Exercise instructions:
Answer these questions using the forum thread on the UCLA application font:
1. What length does UCLA give for the treatment?
2. Which font and size was katavi08 told to use?
3. On what day did katavi08 say the application is due?

Page excerpt:
# UCLA Application font? (1 Viewer)



## Indigo (Oct 19, 2015)

I'm curious as to what font/size/spacing people are using for their writing materials for the UCLA app. They don't specify anywhere (as far as I can find). I'll probably call and ask them cause I'm not sure how long the treatment is supposed to be. They say 1-2 pages, but a double spaced page is obviously very different from a single spaced page ...


----------



## katavi08 (Oct 19, 2015)

I emailed them a few weeks ago asking the same question. They told me to use Times New Roman font and it should be size 12. They also said it could be either single or double spaced. I'm personally using single space.


----------



## Indigo (Oct 20, 2015)

Thanks!


----------



## katavi08 (Oct 27, 2015)

Have you sent in your application yet? I'm freaking out that it's due on Sunday even though I have everything done.


----------



## Indigo (Oct 27, 2015)

I haven't sent it in yet. I'm just finishing the final touches for the personal statement and treatment. But I want to send it in asap so it doesn't get in the way of Halloween. Do you know by any chance if the letters of rec need to be submitted online before we submit the application or can the references still submit after we've submitted? 

I'm not too stressed about the UCLA app, I'm freaking out more about making a film I want to add to my visual portfolio for the other apps.


----------



## katavi08 (Oct 27, 2015)

Indigo said:


> I haven't sent it in yet. I'm just finishing the final touches for the personal statement and treatment. But I want to send it in asap so it doesn't get in the way of Halloween. Do you know by any chance if the letters of rec need to be submitted online before we submit the application or can the references still submit after we've submitted?

Dataset content:
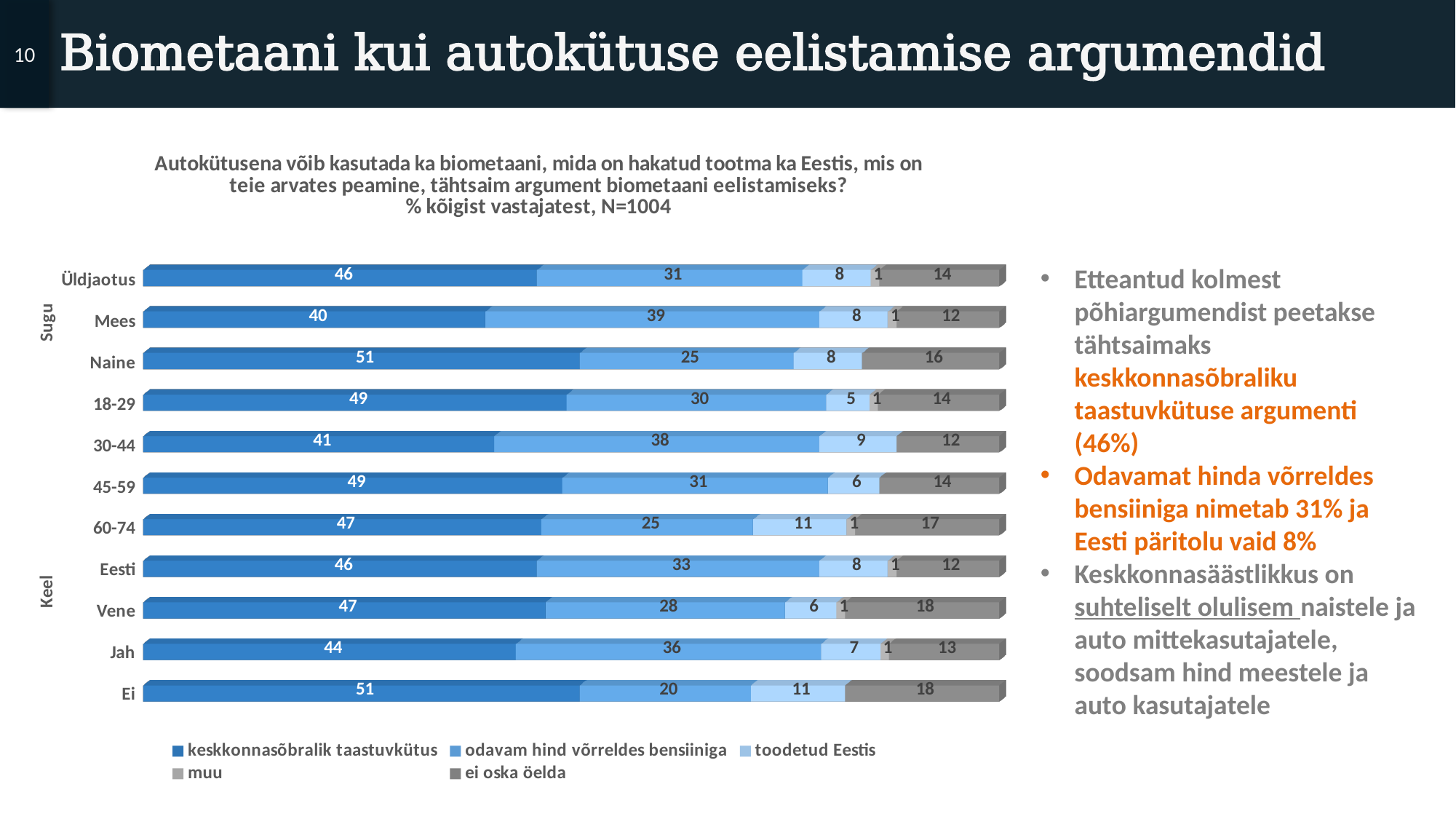
How many series does the legend list? 5 What is the total of the Üldjaotus stacked bar? 100 In the Üldjaotus bar, what is the difference between 'keskkonnasõbralik taastuvkütus' and 'odavam hind võrreldes bensiiniga'? 15 Which is larger: the 'keskkonnasõbralik taastuvkütus' value for Naine or for Mees? Naine What kind of chart is shown on the slide? Stacked bar chart Which category has the highest value for 'odavam hind võrreldes bensiiniga'? Mees What is the value for 'odavam hind võrreldes bensiiniga' in the Mees bar? 39 What is the value for 'toodetud Eestis' in the Ei bar? 11 How many categories (bars) are shown in the chart? 11 Which category has the lowest value for 'odavam hind võrreldes bensiiniga'? Ei What is the value for 'keskkonnasõbralik taastuvkütus' in the Üldjaotus bar? 46 What is the value for 'ei oska öelda' in the 60-74 bar? 17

Output of the exercise:
1. 1-2 pages.
2. Times New Roman, size 12.
3. Sunday.